Well, I had made a rule for my kids they could not go downstairs until I went down and inspected if Santa had come. They moaned, pleaded and begged me to move faster. The reason I told them I had to go first was so I could turn on the Christmas tree lights, get the camcorder for future posterity, taunt them with tales and visions of what was in the family room while they all squealed upstairs. Finally, after all was ready and the camcorder was rolling, I would yell “Come see what Santa brought!” The pounding of their feet on the steps was louder than a buffalo hunt. The joy and their faces and the cheers and sheer delight was all over the young faces.

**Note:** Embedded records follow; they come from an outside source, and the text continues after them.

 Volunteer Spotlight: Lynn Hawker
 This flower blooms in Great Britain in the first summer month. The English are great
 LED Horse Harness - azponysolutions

Now, they get to see on tape how they were at that age and they just absolutely love it. They worship those years as I did. In fact, they are the ones pulling out the CDs and playing them over and over with huge Cheshire cat grins on their faces
After the presents were opened, it was cinnamon rolls, Polish sausage, and other Bohemian dishes before getting dressed for church. Then off to church and then over to grandma and grandpa’s for more celebration and presents.

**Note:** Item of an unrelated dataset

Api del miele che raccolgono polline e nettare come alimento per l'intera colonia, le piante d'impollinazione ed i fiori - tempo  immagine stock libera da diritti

The decades have rolled by, and the sand in the hourglass of life for me is running lower than I would like. My children are all in their 30s and they live all over the United States. While I am saddened by not seeing them as much as I would like, I have been blessed in other ways. They now have kiddos of their own, and my grandsons and granddaughters are just entering the phase of wonder and imagination! It begins again for me, and the feelings of those years comes roaring back to me like a waterfall of emotion.
Now Christmas Eve has returned to all the Christmas Eves of my life. This year, when my children gather at their homes with their children in Richmond, Va., Washington D.C., Minneapolis, Minn., and Gaylord, Mich., here in Gonzales, Grandpa Fitzie will get out his old book ‘Twas the Night Before Christmas. I will read it to my kids as I have for over four decades, but now I get to read it to my grandkids too. The tradition lives and is being passed on, just like wonder, love and imagination should. I am thrilled I still get to do this and pass the tradition on.
The hopes and dreams of an old man who has not forgotten the joy and innocence of his youth is reborn—if only for one night. No, especially on this night. Because no man or woman who has wonderful children and grandchildren can go through this life unchanged by the unconditional love, affection, trust and support we have given each other and shared. I am truly blessed.
It is my hope and wish that on this Night of Nights that the spirit of humanity and the Blessing of Almighty God will come upon you, your family and your friends.
Merry Christmas everyone, and to all, a good night.